=== Short problem 1 ===
Reproduce the lines of the records that begin with the line containing "In reviewing" and continue through the line containing "169 centimetres".

=== Page ===
┏━━

# government service pension



## sueinwales (Oct 4, 2017)

I am new to the forum and have been reading some of the very helpful advice posted by members. Would love it if anyone could offer their views to me.

i am a US citizen with a british husband living in the UK (since 1981).Now retired and receiving a pension from the Local Government Pension Scheme, which i gather comes under the heading of Government Service Pension.

Recently filed US taxes under the Streamlined Program; had conflicting advice about the pension- some said it was exempt income under the Treaty and did not need to be entered on the 1040 as it was taxable only in the UK, others said that because of the 'savings clause' it WAS taxable in the US and so should be entered as income. I am new to all of this but did attempt to read the treaty, which pretty much implies (I think) that pension income is taxable only in the country of residence. Am i missing something??

Foreign tax credit not much help as this income is under the UK tax allowance and so no tax is being paid on it in the UK.

It does seem peculiar that if i were still working, i could exclude my salary under the FEIE, but once retired the much reduced income paid by the same employer should be taxed.

So, what is the generally accepted view on the status of a UK government service pension paid to an american living in the UK?


----------



## Bevdeforges (Nov 16, 2007)

If the tax treaty says that the pension is taxable only by the state of residence, I'd go with that. There is a place on the 1040 form where you could (if you really wanted to) report the amount of the pension as "Other pension" on line a - and then in line b of the same line you report the "taxable amount of pension" as $0. But frankly, I don't see the point of doing so - unless it helps you sleep at night.
Cheers,
Bev


----------



## JustLurking (Mar 25, 2015)

Welcome.



sueinwales said:


> I am new to all of this but did attempt to read the treaty, which pretty much implies (I think) that pension income is taxable only in the country of residence. Am i missing something??


I'll start by saying that your reading of the treaty contradicts this very pretty and professional looking tax flowchart from a noted international tax expert and also the note at the end of page 69 of the treaty 'Technical Explanation'.

And yet... my reading of your situation agrees with yours. That is, your UK government pension is not taxable to the US under the 
treaty. Hmm.

Government pensions are covered by Article 19 Paragraph 2(a), and are taxable only to the originating country (so in your case the UK). Crucially, Paragraph 2(b) _should not apply_ here because although you are a US "national" you are not also resident in the US (but see below for weirdness).

Okay so far.

Now, reading a US tax treaty is tricky, because often all is not as it seems. The US uses its spiteful 'saving clause', in this case Article 1 Paragraph 4 to tax its citizens as if the treaty "had not come into effect." Unmodified, this eviscerates the treaty for US citizens.

But... Article 1 Paragraph 5 lists some exceptions to the 'saving clause', and Article 19 is one of them. On my reading then, you get Article 19 Paragraph 2(a) treatment.

So, either we are both missing the same thing, or the "expert" interpretation of the treaty is wrong.

┗━━

=== Short problem 2 ===
Answer these questions from the forum thread:
(a) Since what year has sueinwales lived in the UK?
(b) According to JustLurking, which article and paragraph of the treaty cover government pensions?
(c) What amount does Bevdeforges say to report as the "taxable amount of pension" on the 1040?

=== Supplied material ===
┏━━

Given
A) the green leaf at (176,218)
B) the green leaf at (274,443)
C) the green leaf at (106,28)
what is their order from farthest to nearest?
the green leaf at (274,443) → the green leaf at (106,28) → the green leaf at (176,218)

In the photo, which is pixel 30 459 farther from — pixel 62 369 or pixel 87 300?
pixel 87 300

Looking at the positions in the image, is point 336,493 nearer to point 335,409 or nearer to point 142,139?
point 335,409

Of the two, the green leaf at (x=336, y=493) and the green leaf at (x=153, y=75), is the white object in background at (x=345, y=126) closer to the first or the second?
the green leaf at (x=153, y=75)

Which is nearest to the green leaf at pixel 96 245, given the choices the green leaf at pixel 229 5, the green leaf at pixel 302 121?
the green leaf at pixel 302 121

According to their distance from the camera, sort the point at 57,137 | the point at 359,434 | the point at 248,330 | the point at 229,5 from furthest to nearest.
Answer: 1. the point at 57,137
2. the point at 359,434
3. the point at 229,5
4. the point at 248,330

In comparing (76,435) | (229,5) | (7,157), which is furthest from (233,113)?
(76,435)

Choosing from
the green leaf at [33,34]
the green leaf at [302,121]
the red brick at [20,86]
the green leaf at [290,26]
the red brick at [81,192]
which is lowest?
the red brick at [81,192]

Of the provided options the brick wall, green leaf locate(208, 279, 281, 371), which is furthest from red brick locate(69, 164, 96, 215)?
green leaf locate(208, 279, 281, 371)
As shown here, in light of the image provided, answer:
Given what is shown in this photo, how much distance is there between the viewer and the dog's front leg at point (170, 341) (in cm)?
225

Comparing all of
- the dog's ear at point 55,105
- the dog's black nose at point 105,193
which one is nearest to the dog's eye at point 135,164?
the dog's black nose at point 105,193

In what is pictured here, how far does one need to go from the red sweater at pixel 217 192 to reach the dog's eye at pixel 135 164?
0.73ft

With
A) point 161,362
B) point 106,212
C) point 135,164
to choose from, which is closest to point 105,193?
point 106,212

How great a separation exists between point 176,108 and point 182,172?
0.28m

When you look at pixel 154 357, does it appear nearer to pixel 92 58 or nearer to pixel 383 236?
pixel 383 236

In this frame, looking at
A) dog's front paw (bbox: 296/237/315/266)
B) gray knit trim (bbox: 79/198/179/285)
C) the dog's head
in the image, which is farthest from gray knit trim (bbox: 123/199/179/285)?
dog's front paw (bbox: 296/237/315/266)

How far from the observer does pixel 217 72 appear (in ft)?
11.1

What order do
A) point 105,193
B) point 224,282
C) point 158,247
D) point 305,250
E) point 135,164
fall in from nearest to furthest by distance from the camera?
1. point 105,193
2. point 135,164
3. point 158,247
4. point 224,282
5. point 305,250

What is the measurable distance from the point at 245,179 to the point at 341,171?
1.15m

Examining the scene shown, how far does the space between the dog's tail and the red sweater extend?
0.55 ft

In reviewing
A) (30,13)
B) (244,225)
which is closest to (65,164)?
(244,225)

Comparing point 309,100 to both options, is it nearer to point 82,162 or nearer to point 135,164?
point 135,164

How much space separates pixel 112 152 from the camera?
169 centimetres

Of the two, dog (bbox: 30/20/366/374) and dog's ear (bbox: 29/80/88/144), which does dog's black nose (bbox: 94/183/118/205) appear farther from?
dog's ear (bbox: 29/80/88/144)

┗━━

=== Full solution 1 ===
In reviewing
A) (30,13)
B) (244,225)
which is closest to (65,164)?
(244,225)

Comparing point 309,100 to both options, is it nearer to point 82,162 or nearer to point 135,164?
point 135,164

How much space separates pixel 112 152 from the camera?
169 centimetres

=== Full solution 2 ===
(a) 1981
(b) Article 19 Paragraph 2(a)
(c) $0